> _Source text_:
★ ★ ★
Dr Nathan Woodling
- Lecturer (Molecular Biosciences)
Nathan completed his PhD in 2013 at Stanford University, where he studied the way that inflammatory signalling pathways in microglia contributed to the types of neurotoxicity seen in Alzheimer’s disease. He then moved to the UCL Institute of Healthy Ageing for his postdoctoral work, which investigated how both glial and neuronal cells can modulate ageing of the nervous system through different signalling pathways. In 2019, he was awarded an Alzheimer’s Society Junior Fellowship, which allowed him to investigate how age-related changes in glia may predispose the nervous system to the types of damage that occur in Alzheimer’s disease. In 2022, Nathan moved to Glasgow to start his own research group where he continues to study the connections among ageing, neuron/glia interactions, and the age-related susceptibility to neurodegenerative diseases.
Age is by far the greatest risk factor for neurodegenerative diseases such as Alzheimer’s disease, yet surprisingly little is understood about the specific age-related changes in the brain that cause susceptibility to disease. Some initial hints have emerged from the field of biogerontology, where research using short-lived animals such as nematode worms and fruit flies has identified signalling pathways whose inhibition or activation can remarkably extend healthy lifespan and preserve behavioural function at older ages. Importantly, many of these pathways are highly evolutionarily conserved, as are their effects on longevity in animals ranging from invertebrates to mammals. My work to date has primarily used the fruit fly Drosophila to show that manipulating some of these signalling pathways solely in neurons or glia (the non-neuronal cells of the nervous system) is sufficient to extend healthy lifespan and protect against the types of toxicity that occur in Alzheimer’s disease.
★ ★ ★
[Stored data]
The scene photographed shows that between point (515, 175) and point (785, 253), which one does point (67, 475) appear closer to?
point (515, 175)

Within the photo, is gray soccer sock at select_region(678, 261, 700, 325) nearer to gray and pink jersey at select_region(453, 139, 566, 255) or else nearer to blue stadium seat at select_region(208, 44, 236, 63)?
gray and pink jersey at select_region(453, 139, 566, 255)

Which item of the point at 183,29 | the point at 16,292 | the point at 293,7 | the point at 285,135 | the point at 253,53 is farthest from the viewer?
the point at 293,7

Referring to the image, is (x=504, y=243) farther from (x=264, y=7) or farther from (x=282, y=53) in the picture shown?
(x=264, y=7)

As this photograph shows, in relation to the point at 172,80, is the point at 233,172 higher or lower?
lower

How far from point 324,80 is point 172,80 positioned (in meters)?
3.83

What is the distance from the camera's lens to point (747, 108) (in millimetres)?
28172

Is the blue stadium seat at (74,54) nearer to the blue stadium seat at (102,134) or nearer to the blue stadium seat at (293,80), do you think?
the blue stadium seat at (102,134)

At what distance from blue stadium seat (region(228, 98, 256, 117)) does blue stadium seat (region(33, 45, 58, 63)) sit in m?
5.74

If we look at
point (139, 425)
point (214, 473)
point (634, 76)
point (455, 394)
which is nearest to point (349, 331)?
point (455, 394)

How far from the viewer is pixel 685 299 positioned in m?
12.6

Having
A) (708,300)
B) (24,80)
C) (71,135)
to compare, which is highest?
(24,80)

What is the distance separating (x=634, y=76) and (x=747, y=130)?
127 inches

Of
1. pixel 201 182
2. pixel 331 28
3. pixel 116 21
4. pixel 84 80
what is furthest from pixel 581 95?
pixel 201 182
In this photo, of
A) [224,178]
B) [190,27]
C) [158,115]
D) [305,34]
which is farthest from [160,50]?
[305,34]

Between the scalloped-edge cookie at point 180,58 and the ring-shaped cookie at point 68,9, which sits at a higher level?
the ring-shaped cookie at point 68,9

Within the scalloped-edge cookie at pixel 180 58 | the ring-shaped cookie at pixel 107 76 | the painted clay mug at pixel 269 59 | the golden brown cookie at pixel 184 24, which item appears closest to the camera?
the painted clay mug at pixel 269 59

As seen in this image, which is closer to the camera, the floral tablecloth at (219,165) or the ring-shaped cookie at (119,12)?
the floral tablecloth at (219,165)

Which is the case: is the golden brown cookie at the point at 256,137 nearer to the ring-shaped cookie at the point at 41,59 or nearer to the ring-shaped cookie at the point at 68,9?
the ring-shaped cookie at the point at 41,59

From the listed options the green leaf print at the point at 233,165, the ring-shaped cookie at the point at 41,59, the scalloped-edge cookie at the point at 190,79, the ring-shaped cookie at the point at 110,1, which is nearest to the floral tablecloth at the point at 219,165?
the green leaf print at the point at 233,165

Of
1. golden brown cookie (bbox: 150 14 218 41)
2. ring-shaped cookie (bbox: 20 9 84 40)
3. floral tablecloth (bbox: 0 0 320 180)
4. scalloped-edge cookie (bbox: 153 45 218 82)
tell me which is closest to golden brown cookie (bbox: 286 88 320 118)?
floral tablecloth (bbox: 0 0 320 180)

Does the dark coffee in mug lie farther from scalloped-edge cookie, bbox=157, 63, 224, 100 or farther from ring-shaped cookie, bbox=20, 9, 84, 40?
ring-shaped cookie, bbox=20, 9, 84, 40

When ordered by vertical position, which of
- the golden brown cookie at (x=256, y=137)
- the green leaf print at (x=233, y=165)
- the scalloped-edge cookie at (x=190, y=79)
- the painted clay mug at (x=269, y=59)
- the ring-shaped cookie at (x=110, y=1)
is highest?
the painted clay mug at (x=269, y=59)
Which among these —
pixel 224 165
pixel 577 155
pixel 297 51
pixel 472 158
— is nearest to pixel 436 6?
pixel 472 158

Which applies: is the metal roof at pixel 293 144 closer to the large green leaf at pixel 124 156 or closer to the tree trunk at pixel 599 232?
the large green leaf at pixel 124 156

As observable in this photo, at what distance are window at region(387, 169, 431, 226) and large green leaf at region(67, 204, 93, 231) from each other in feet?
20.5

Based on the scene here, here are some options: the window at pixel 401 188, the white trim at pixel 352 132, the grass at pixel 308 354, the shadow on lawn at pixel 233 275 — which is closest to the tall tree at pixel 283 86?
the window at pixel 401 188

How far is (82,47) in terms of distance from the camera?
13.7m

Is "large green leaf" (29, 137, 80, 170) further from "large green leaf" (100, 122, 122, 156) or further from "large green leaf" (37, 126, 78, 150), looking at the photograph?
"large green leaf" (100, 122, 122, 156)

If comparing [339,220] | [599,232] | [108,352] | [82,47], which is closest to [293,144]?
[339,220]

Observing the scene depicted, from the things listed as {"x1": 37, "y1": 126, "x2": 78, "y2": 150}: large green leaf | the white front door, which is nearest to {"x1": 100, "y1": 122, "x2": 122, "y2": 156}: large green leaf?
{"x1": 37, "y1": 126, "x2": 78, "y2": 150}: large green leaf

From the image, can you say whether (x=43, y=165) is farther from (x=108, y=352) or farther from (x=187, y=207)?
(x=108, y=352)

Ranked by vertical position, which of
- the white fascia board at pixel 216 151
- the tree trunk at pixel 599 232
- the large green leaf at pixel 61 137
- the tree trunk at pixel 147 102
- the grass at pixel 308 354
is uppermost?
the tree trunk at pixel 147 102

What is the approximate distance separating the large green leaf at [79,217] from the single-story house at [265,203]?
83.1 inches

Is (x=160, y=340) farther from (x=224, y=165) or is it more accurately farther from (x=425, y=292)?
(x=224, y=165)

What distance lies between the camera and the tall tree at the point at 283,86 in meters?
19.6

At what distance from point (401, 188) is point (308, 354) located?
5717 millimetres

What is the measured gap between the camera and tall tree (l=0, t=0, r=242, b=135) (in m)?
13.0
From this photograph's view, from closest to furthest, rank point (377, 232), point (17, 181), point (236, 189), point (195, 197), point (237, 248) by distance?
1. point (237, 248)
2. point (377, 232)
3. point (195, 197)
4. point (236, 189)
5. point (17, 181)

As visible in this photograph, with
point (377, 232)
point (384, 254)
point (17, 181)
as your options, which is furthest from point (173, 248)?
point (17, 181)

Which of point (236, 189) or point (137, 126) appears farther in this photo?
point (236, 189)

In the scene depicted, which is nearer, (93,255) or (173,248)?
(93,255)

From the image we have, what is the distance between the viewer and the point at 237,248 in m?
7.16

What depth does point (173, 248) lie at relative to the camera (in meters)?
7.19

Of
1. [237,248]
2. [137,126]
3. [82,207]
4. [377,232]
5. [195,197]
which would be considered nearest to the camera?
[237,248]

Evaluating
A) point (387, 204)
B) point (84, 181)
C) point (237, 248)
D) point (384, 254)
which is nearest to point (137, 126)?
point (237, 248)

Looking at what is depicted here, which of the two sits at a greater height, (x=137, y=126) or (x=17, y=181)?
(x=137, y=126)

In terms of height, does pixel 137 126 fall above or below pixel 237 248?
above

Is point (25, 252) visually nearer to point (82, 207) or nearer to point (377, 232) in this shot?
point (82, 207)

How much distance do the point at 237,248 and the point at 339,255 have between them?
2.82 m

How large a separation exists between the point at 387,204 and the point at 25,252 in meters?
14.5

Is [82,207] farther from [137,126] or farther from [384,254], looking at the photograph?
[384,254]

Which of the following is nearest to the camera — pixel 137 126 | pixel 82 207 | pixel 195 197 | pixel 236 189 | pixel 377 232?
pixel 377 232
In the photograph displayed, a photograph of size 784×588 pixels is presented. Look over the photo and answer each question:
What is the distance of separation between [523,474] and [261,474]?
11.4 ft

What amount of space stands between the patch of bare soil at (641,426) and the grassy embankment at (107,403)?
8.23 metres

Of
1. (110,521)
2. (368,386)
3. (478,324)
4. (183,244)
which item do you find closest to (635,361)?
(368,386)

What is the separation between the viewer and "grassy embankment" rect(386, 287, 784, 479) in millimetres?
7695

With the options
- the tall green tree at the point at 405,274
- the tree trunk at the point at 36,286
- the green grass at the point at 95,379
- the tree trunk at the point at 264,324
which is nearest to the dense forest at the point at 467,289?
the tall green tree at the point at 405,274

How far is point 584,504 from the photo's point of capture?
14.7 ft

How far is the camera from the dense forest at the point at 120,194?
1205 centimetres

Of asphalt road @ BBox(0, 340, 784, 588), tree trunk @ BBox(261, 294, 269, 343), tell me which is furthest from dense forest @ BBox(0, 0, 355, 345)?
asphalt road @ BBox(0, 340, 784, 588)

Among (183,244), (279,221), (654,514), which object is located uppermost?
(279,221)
★ ★ ★
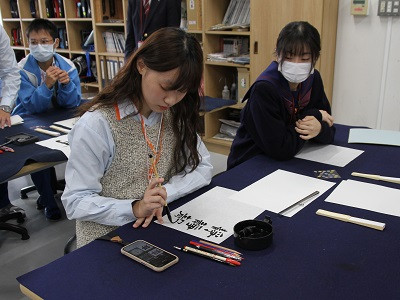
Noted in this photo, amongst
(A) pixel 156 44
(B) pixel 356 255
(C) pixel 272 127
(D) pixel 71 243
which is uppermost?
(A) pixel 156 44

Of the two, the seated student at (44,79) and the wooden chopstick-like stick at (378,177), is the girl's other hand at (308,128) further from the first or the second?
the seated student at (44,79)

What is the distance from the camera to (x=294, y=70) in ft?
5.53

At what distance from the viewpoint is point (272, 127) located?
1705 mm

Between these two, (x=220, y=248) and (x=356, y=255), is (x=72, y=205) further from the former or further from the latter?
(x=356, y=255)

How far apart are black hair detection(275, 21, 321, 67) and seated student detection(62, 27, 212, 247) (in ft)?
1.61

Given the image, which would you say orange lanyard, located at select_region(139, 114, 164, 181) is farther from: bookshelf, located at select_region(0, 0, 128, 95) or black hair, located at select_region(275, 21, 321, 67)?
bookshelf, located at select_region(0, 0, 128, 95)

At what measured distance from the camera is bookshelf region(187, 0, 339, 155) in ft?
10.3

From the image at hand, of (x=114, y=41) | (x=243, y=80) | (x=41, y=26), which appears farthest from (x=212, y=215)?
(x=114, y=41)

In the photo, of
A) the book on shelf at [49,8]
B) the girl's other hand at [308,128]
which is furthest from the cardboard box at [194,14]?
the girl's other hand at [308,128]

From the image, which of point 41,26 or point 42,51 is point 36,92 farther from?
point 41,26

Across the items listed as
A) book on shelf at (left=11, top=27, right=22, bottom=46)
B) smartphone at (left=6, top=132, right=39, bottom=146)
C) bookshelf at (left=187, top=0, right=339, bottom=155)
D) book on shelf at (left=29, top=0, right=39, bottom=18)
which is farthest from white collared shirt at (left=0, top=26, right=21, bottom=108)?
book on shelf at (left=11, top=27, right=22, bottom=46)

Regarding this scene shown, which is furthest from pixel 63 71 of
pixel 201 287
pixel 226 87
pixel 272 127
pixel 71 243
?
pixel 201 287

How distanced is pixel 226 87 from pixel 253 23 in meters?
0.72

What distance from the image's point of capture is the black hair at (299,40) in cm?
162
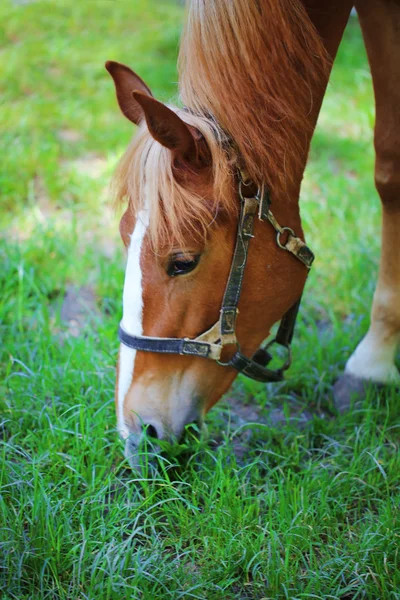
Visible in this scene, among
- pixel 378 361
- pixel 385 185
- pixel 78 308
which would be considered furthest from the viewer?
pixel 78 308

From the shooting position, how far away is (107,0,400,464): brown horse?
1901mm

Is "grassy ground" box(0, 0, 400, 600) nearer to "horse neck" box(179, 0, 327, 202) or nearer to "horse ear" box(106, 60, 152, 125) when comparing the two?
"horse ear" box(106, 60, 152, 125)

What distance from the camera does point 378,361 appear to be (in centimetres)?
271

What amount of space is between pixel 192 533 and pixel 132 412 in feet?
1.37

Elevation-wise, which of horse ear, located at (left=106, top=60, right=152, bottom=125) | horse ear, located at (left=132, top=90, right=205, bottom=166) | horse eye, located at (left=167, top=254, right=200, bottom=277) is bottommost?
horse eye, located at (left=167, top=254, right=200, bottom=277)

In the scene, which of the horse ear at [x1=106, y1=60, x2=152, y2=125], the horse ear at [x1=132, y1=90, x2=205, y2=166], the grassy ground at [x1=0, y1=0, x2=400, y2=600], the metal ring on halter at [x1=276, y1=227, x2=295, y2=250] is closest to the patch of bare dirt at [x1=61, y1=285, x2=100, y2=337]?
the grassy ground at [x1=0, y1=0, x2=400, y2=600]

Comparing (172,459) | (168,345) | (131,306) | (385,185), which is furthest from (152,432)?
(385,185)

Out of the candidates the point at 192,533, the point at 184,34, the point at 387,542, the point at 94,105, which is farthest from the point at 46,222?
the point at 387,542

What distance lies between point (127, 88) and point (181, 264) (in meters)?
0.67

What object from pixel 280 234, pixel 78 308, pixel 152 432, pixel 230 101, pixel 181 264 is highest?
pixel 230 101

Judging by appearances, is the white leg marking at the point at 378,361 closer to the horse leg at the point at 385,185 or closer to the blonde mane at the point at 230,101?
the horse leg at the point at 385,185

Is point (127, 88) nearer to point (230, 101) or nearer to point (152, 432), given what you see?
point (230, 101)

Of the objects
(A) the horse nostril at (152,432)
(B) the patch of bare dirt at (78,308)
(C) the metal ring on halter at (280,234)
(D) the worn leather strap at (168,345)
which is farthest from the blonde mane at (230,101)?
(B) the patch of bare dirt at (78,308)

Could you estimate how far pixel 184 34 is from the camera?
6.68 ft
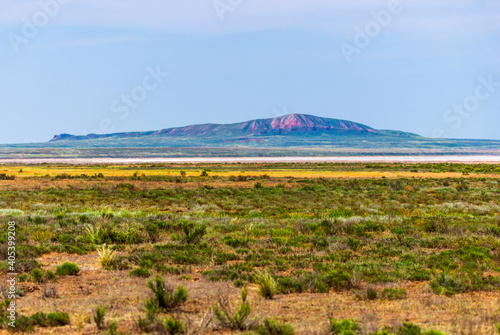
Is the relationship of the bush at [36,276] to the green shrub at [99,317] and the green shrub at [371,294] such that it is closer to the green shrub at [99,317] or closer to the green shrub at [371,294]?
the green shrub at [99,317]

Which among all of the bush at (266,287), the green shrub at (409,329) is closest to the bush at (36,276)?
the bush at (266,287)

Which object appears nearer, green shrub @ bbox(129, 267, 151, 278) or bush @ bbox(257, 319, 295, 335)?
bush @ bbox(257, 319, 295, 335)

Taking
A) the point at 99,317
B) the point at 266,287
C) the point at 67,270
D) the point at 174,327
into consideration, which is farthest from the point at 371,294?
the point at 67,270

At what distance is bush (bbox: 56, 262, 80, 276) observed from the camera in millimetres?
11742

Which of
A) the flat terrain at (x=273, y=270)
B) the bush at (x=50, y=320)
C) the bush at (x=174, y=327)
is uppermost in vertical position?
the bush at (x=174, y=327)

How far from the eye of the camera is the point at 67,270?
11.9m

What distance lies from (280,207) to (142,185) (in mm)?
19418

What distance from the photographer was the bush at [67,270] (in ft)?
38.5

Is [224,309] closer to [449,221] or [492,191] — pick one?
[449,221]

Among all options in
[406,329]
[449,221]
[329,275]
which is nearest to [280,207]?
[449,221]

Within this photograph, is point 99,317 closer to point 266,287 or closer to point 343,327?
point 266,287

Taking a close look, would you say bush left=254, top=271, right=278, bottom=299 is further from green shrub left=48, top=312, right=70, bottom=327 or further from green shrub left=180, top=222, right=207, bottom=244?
★ ★ ★
> _Complete the following_:
1. According to the profile, where did Nathan Woodling complete his PhD?
2. Quote the profile word for word, starting at "Nathan completed his" and ending at "to neurodegenerative diseases.".

> _Results for the exercise_:
1. Stanford University, in 2013.

2.
Nathan completed his PhD in 2013 at Stanford University, where he studied the way that inflammatory signalling pathways in microglia contributed to the types of neurotoxicity seen in Alzheimer’s disease. He then moved to the UCL Institute of Healthy Ageing for his postdoctoral work, which investigated how both glial and neuronal cells can modulate ageing of the nervous system through different signalling pathways. In 2019, he was awarded an Alzheimer’s Society Junior Fellowship, which allowed him to investigate how age-related changes in glia may predispose the nervous system to the types of damage that occur in Alzheimer’s disease. In 2022, Nathan moved to Glasgow to start his own research group where he continues to study the connections among ageing, neuron/glia interactions, and the age-related susceptibility to neurodegenerative diseases.